Versuchsanstalt
Anstalt ist ein etwas verstaubter Begriff, er weckt gar negative Assoziationen. Versuche im Zusammenhang mit Anstalt sowieso. Davon wollen wir uns jetzt befreien. Eher daran denken, dass wir nur mit Versuchen weiterkommen, woanders hinkommen; auch durch Versuche, die scheitern.

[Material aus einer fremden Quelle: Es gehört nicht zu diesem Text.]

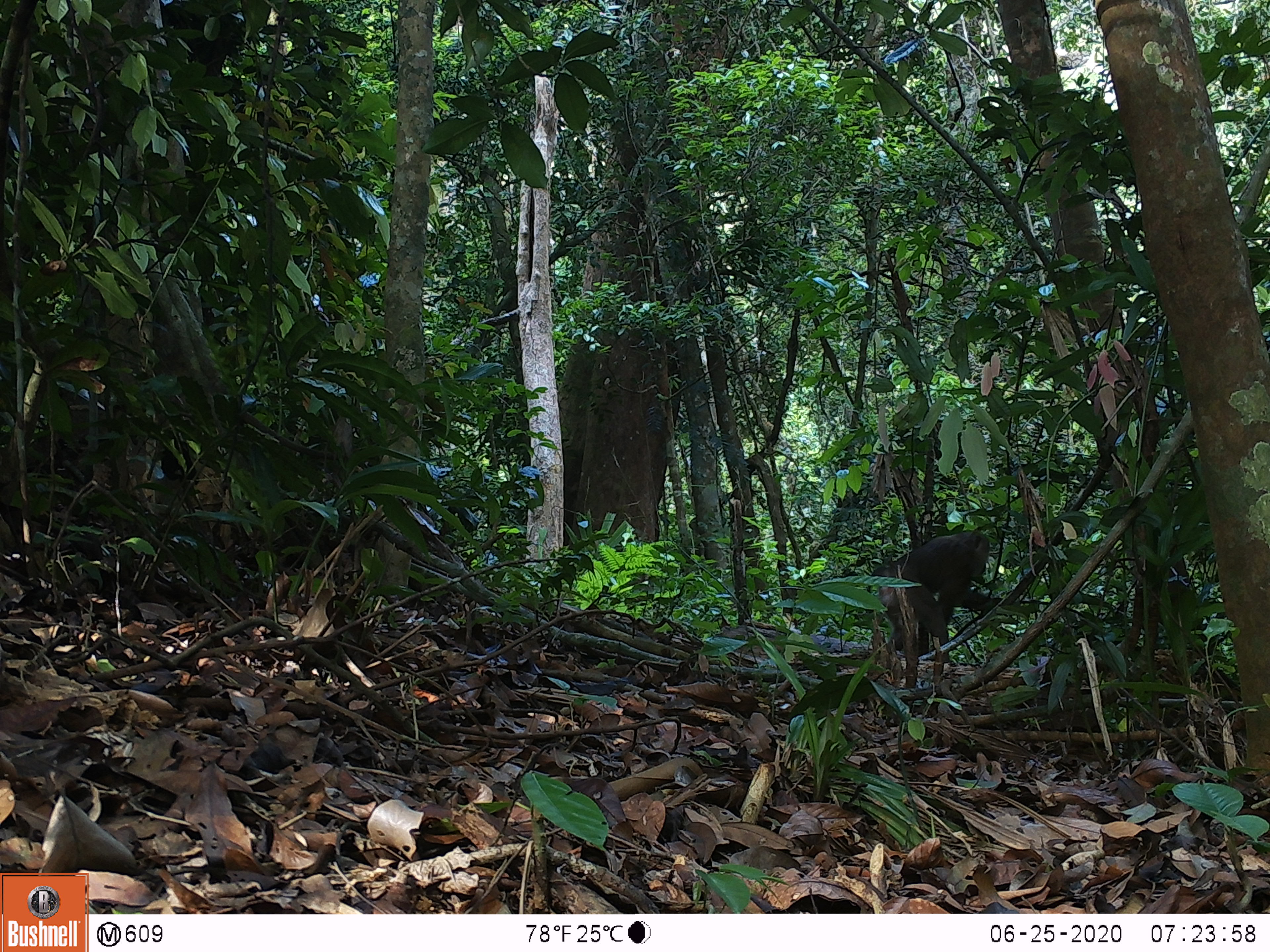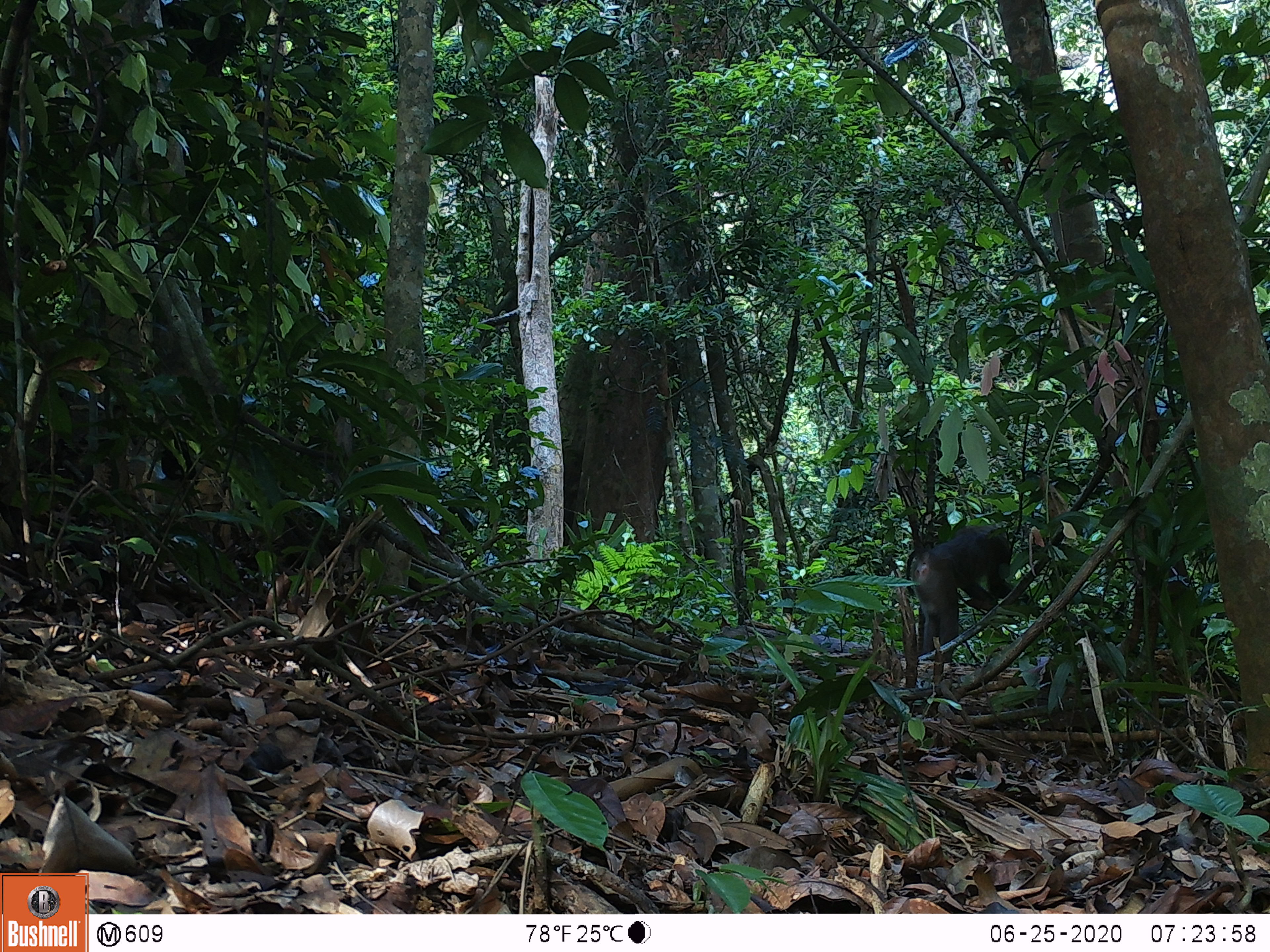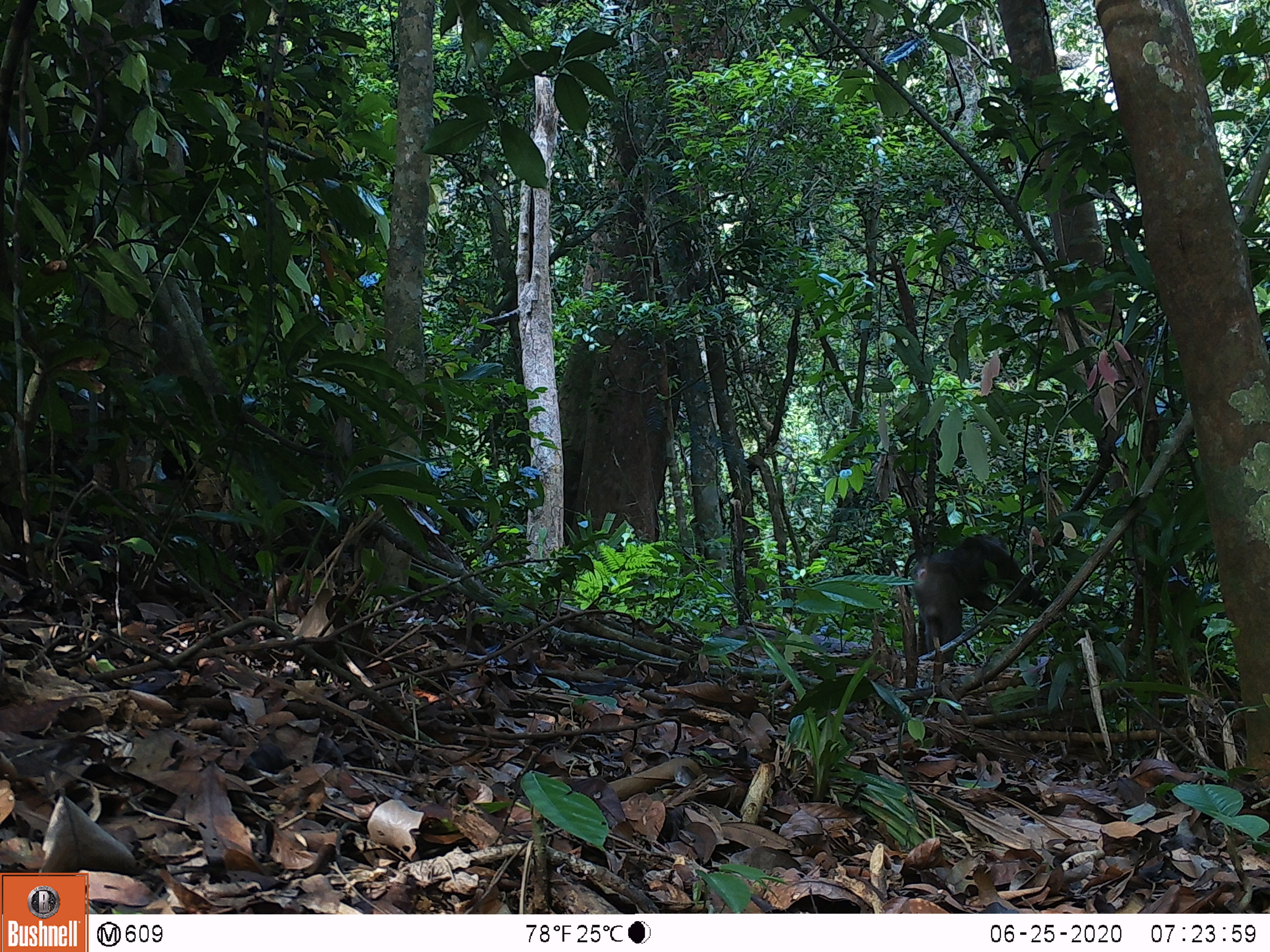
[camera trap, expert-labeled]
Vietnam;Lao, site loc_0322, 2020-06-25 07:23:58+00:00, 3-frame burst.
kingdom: Animalia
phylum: Chordata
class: Mammalia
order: Primates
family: Cercopithecidae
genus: Macaca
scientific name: Macaca nemestrina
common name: pig-tailed macaque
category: pig tailed macaque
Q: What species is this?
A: Pig tailed macaque (pig-tailed macaque) (Macaca nemestrina).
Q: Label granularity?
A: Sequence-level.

Aber so weit wollen wir nicht gehen. Wir werden nicht scheitern, und wenn, dann lernen wir daraus. Für das nächste. „VERSUCHSANSTALT FÜR BAU u. MASCHINEN MATERIALE“ steht in Jugendstillettern am Mittelhaus im Hof des WUK. In den 1980er Jahren, kurz nach der Besetzung des Hauses, haben die Künstler_innen Ona B., Walter Berger und Thomas Unseld sinnigerweise ein paar der Lettern in Goldfarbe hervorgehoben, so dass dort nun zu lesen ist: „Versuchsanstalt für immer.“ Eine Versuchsanstalt für andere Formen des Zusammenlebens und -arbeitens, für eine ganzheitliche Gesellschaft und Politik, für eine offene Idee von Kunst und Kultur.

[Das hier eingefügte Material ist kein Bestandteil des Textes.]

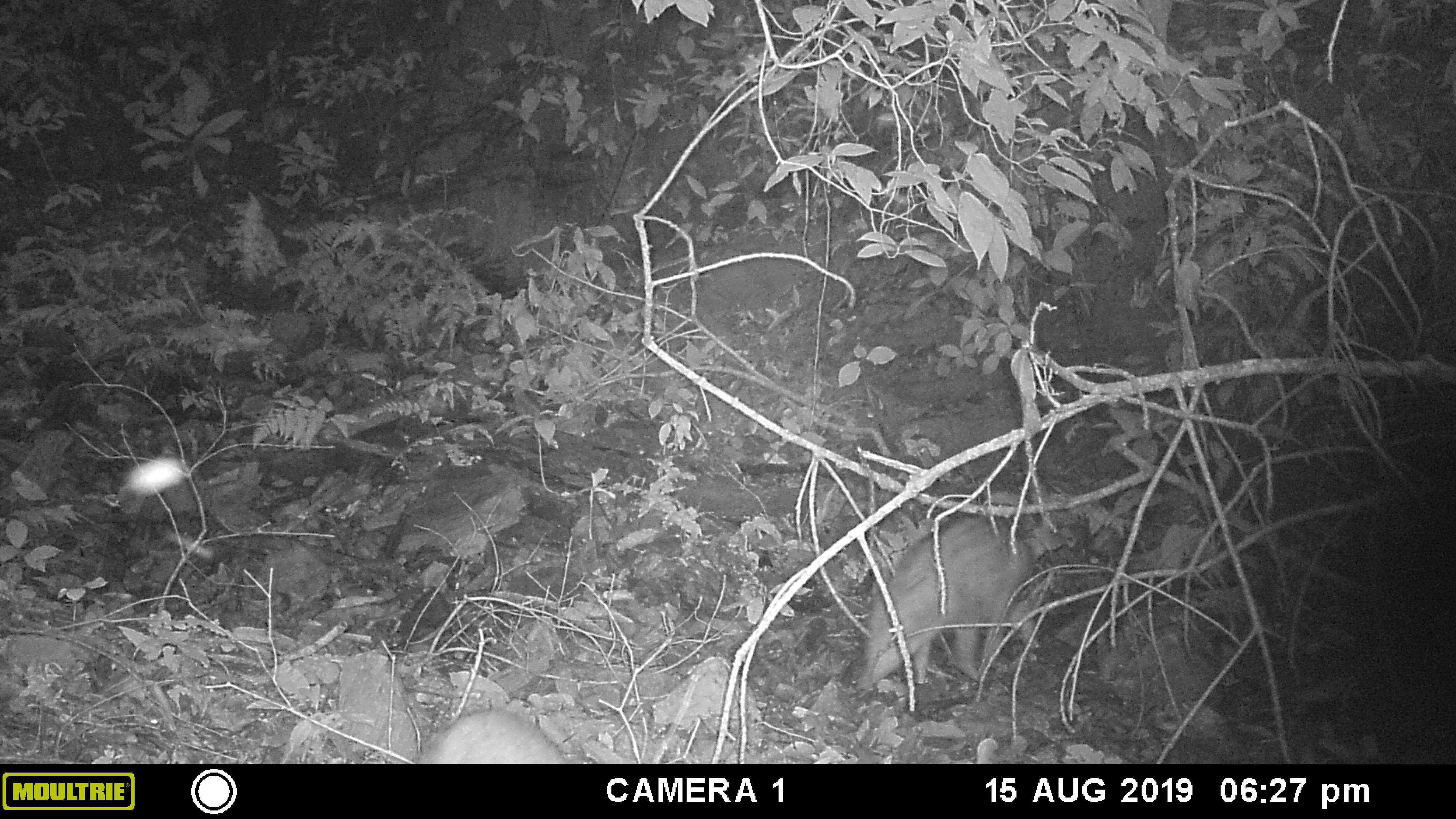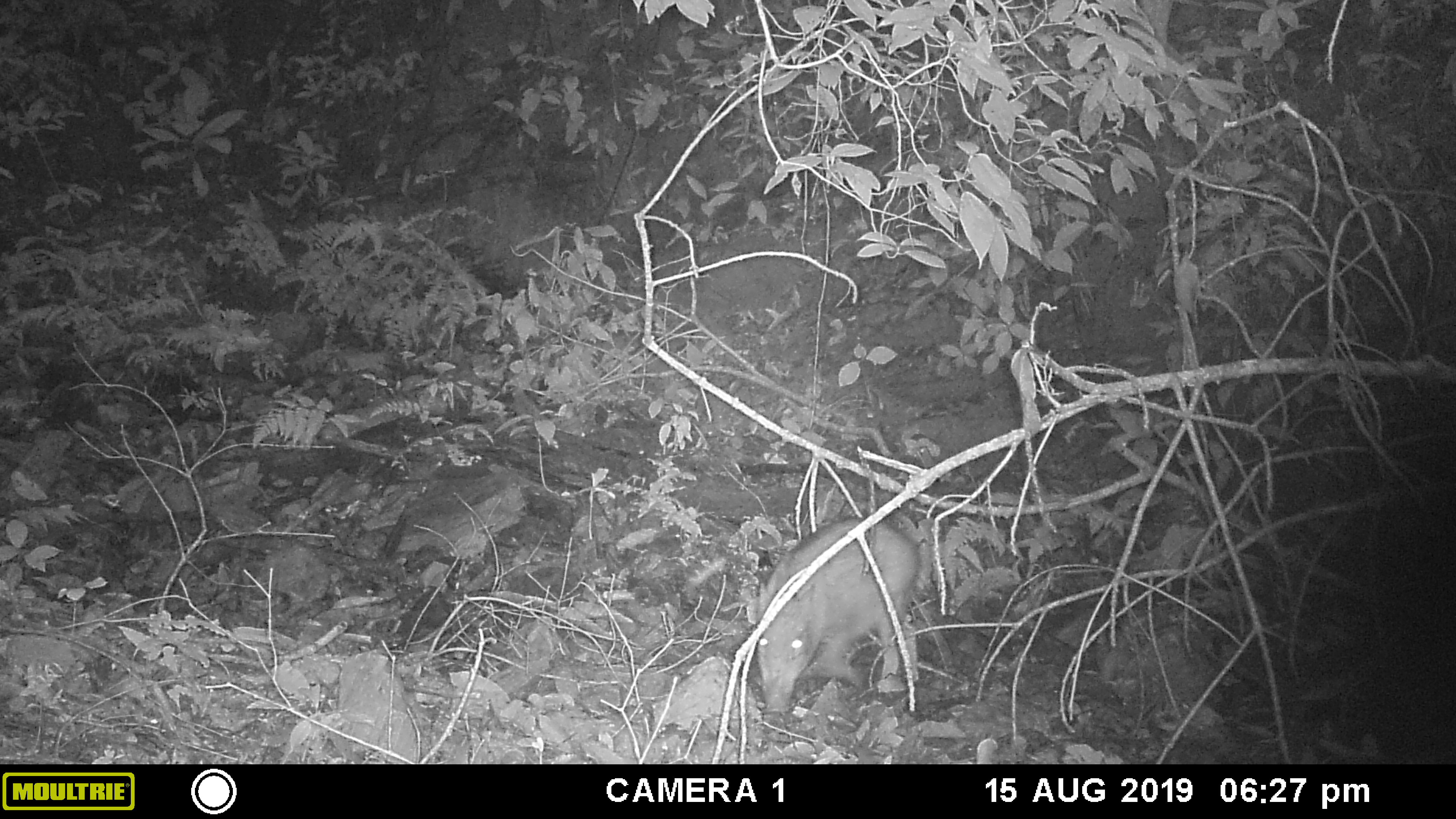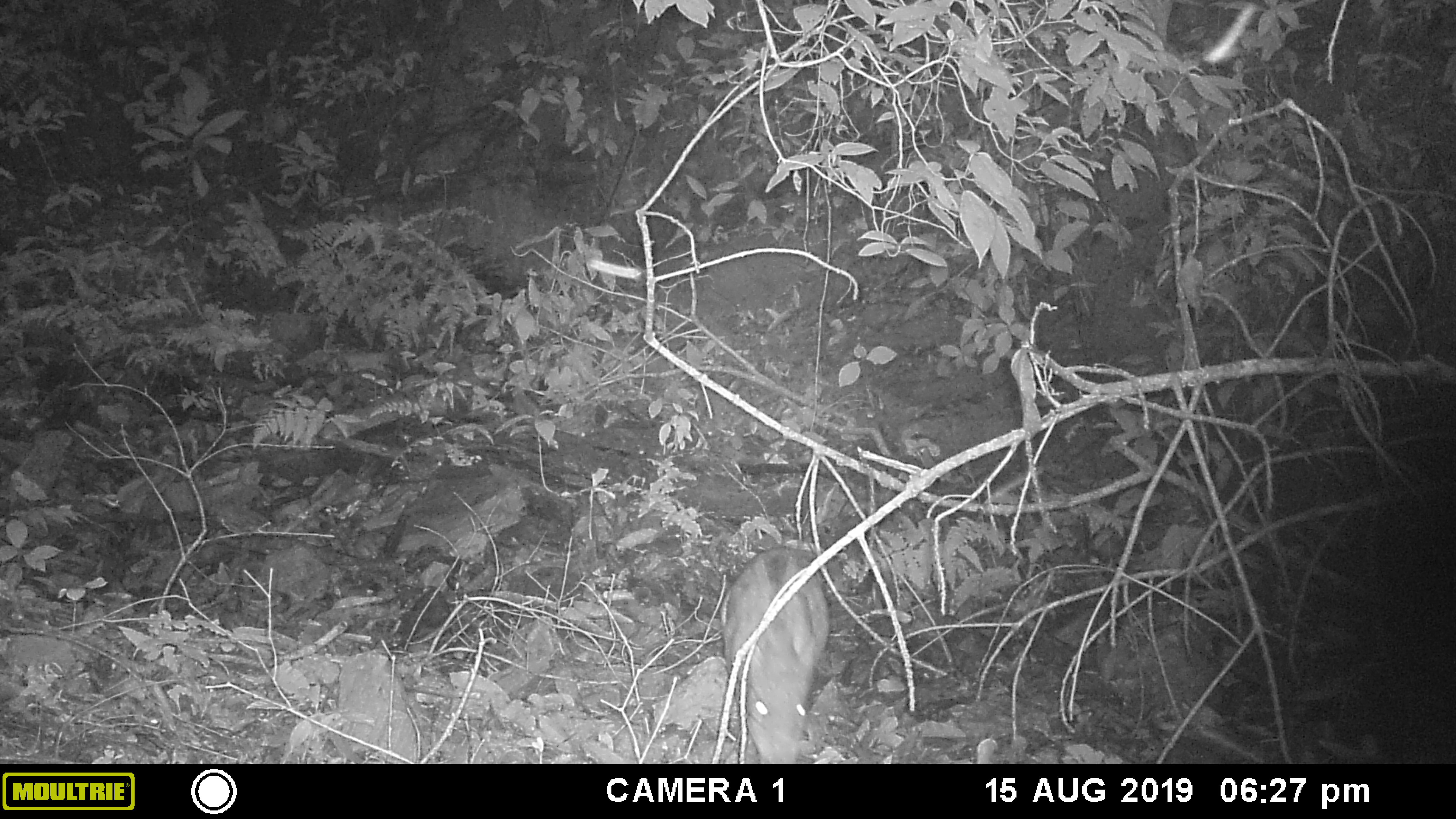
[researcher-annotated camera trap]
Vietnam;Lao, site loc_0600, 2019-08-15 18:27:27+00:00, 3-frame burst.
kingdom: Animalia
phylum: Chordata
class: Mammalia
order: Artiodactyla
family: Suidae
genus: Sus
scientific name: Sus scrofa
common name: eurasian wild pig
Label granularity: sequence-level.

So machen wir nun auch weiter. Aus einem Zufall heraus. Der Zufall ist die WUK-Sanierung, oder der Anlass, ein geplanter Zufall sozusagen. Die Baustelle fordert das WUK, alle Gruppen, Einzelpersonen, den Kulturbetrieb. Alle müssen raus, in unterschiedlichen Phasen; und dann wieder zurück, im Zeitplan, wenn der sich nicht verändert. Manche waren weg und sind schon wieder da. Dadurch tut sich was, es ändert den Blick auf das, was noch oder wieder da ist.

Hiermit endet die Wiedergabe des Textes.